Start of Exercise materials
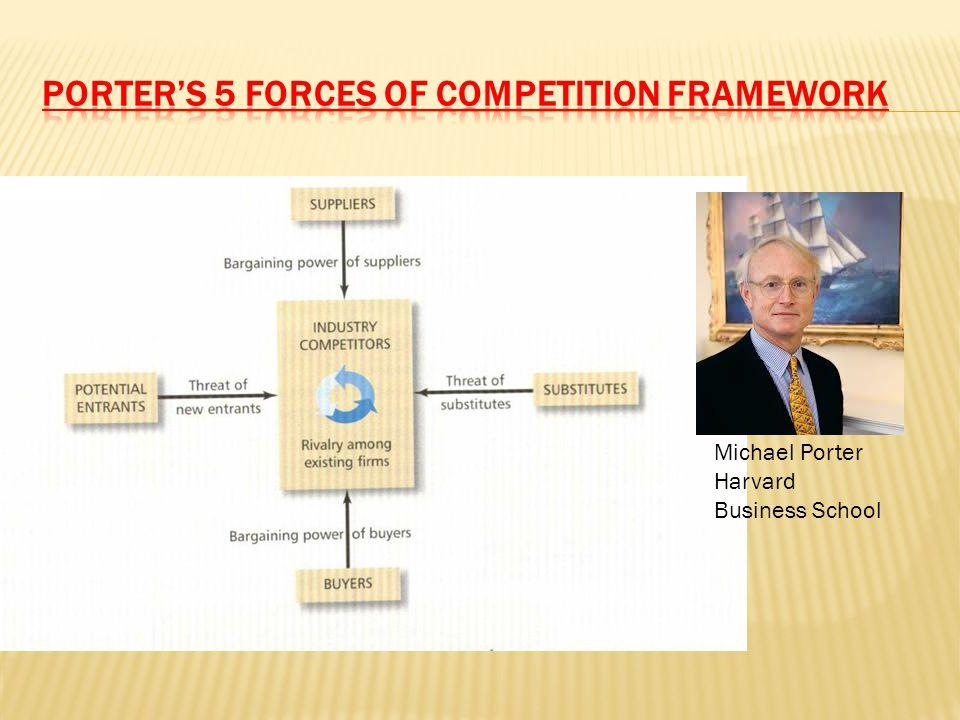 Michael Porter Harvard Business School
End of Exercise materials
Start of Exercise materials
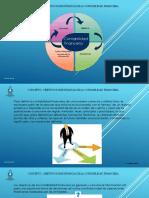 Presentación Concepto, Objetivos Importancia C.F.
End of Exercise materials
Start of Exercise materials
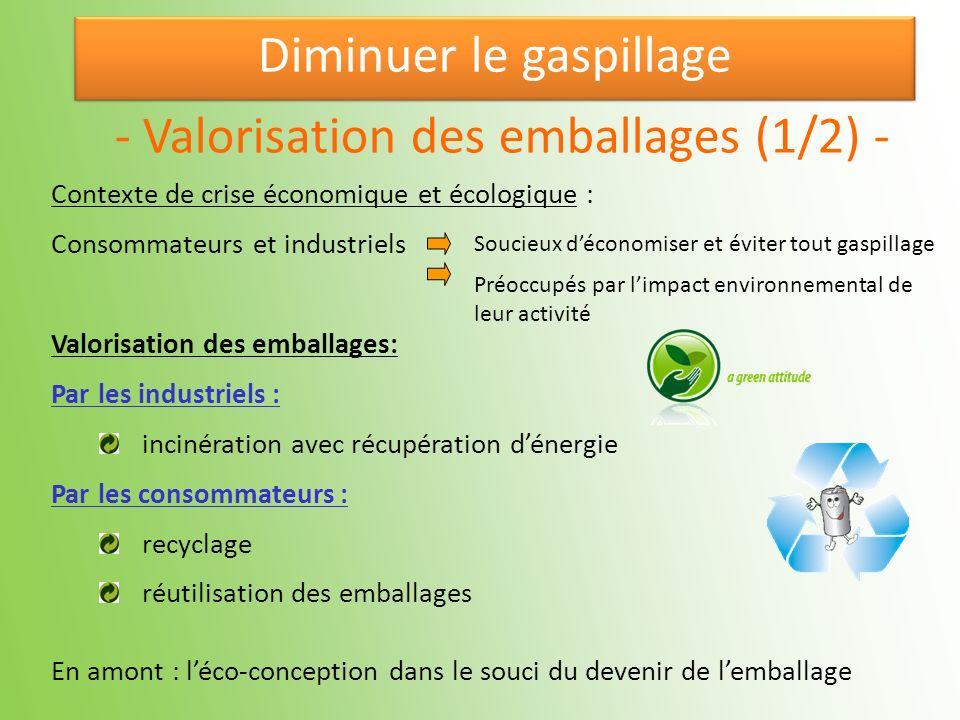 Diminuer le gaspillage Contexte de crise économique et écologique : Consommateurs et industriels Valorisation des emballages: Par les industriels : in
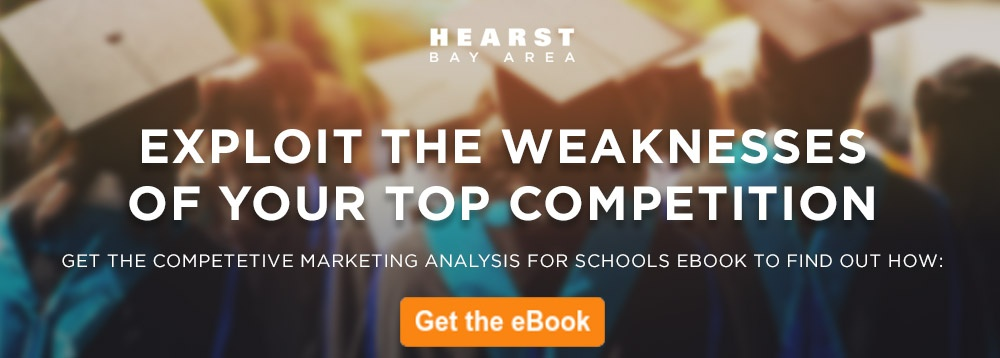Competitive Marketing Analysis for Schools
End of Exercise materials
Required work. Output only the lines above from the one containing "Diminuer le gaspillage" to the one containing "Competitive Marketing Analysis for Schools", both included, exactly as written and with no pictures.

Solved problem.
 Diminuer le gaspillage Contexte de crise économique et écologique : Consommateurs et industriels Valorisation des emballages: Par les industriels : in
Competitive Marketing Analysis for Schools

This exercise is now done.